**WORK INSTRUCTION**.
Write out every record below exactly, leaving the pictures out.

═════ DATA SHOWN

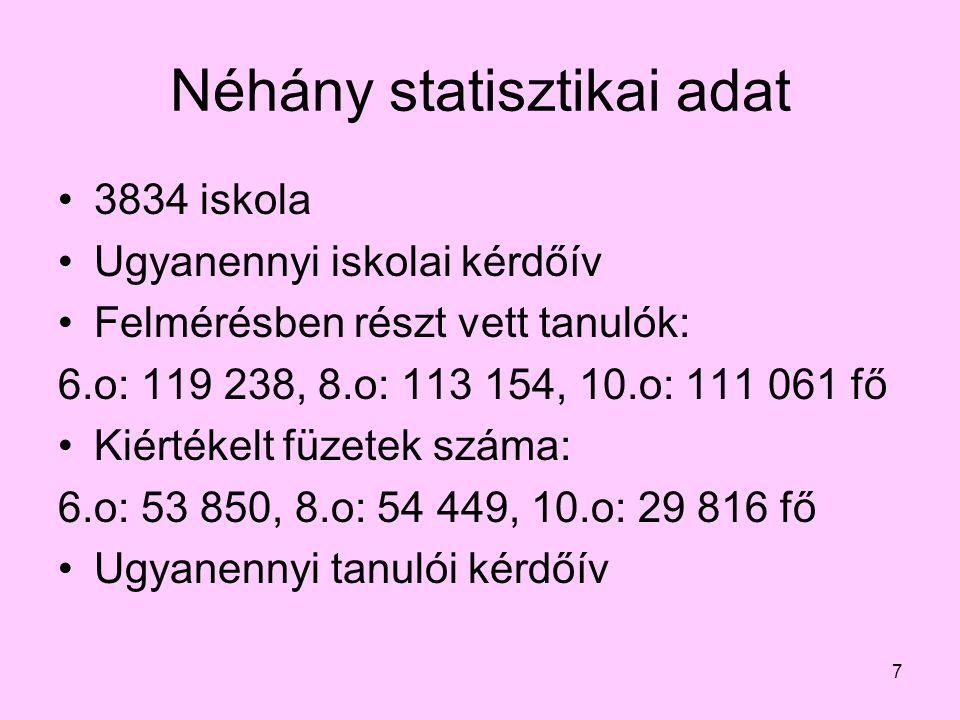 7 Néhány statisztikai adat 3834 iskola Ugyanennyi iskolai kérdőív Felmérésben részt vett tanulók: 6.o: 119 238, 8.o: 113 154, 10.o: 111 061 fő Kiérték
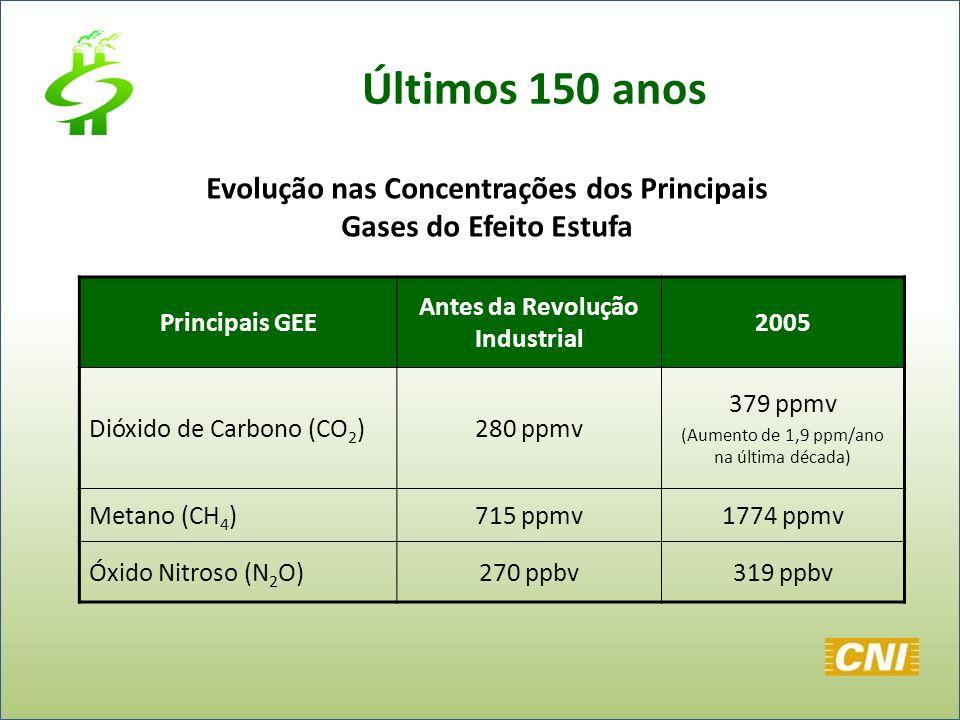 Últimos 150 anos Principais GEE Antes da Revolução Industrial 2005 Dióxido de Carbono (CO 2 )280 ppmv 379 ppmv (Aumento de 1,9 ppm/ano na última décad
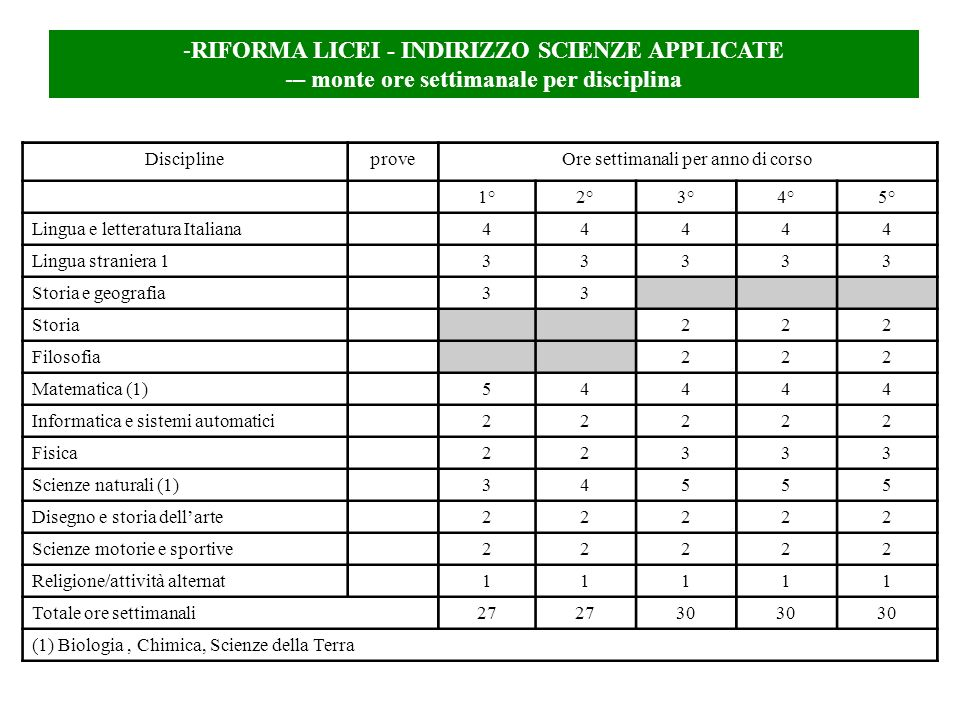-RIFORMA LICEI - INDIRIZZO SCIENZE APPLICATE -– monte ore settimanale per disciplina DisciplineproveOre settimanali per anno di corso 1°2°3°4°5° Lingu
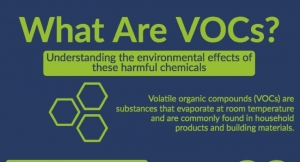 What Are VOCs?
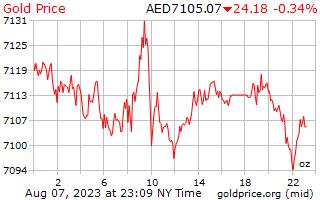 1 天黃金價格每盎司在阿拉伯聯合大公國迪拉姆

══════════

**SOLUTION TO THE PROBLEM**.
 7 Néhány statisztikai adat 3834 iskola Ugyanennyi iskolai kérdőív Felmérésben részt vett tanulók: 6.o: 119 238, 8.o: 113 154, 10.o: 111 061 fő Kiérték
 Últimos 150 anos Principais GEE Antes da Revolução Industrial 2005 Dióxido de Carbono (CO 2 )280 ppmv 379 ppmv (Aumento de 1,9 ppm/ano na última décad
-RIFORMA LICEI - INDIRIZZO SCIENZE APPLICATE -– monte ore settimanale per disciplina DisciplineproveOre settimanali per anno di corso 1°2°3°4°5° Lingu
 What Are VOCs?
 1 天黃金價格每盎司在阿拉伯聯合大公國迪拉姆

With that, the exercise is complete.